Required action: Where the records hold the string "propiedades", show the whole line it sits on.

Records to use:

---*---

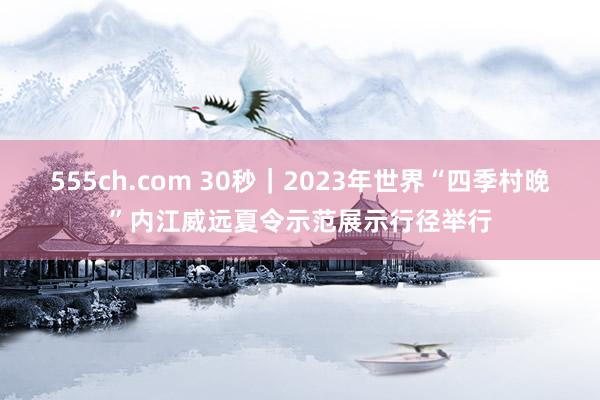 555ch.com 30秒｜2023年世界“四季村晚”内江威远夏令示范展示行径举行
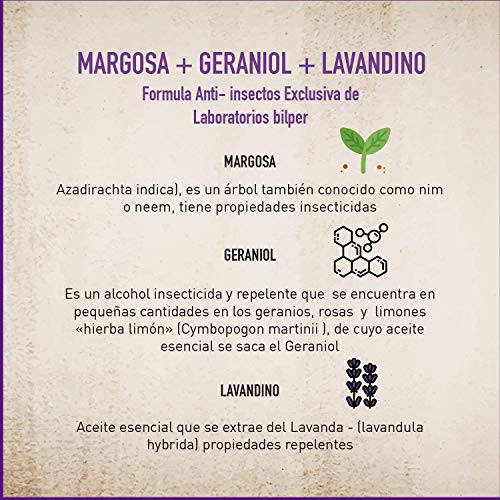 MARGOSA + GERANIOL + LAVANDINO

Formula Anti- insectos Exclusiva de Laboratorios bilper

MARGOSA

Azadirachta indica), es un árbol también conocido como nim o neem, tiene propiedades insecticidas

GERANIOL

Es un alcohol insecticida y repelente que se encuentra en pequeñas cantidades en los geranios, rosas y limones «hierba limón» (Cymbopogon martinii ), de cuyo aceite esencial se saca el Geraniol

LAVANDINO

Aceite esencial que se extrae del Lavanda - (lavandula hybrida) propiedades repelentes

---*---

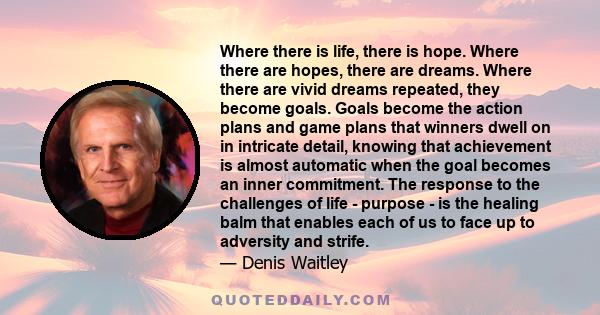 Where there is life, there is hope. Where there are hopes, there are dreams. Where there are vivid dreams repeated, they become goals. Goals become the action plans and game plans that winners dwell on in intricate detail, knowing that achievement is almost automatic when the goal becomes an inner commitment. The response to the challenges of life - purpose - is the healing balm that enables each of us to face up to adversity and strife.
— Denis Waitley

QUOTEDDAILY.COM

---*---

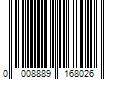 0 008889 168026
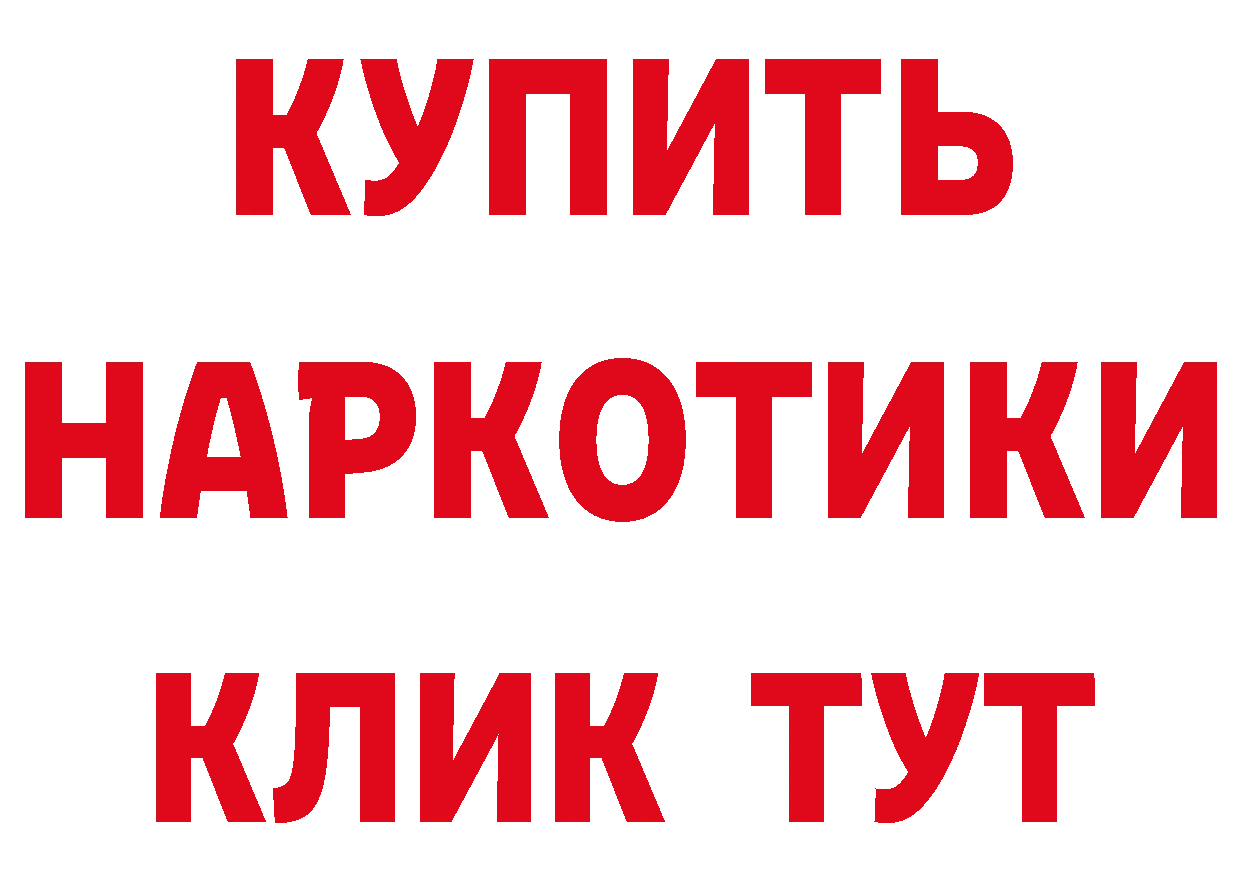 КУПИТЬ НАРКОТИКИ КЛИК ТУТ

---*---

Task response:
Azadirachta indica), es un árbol también conocido como nim o neem, tiene propiedades insecticidas
Aceite esencial que se extrae del Lavanda - (lavandula hybrida) propiedades repelentes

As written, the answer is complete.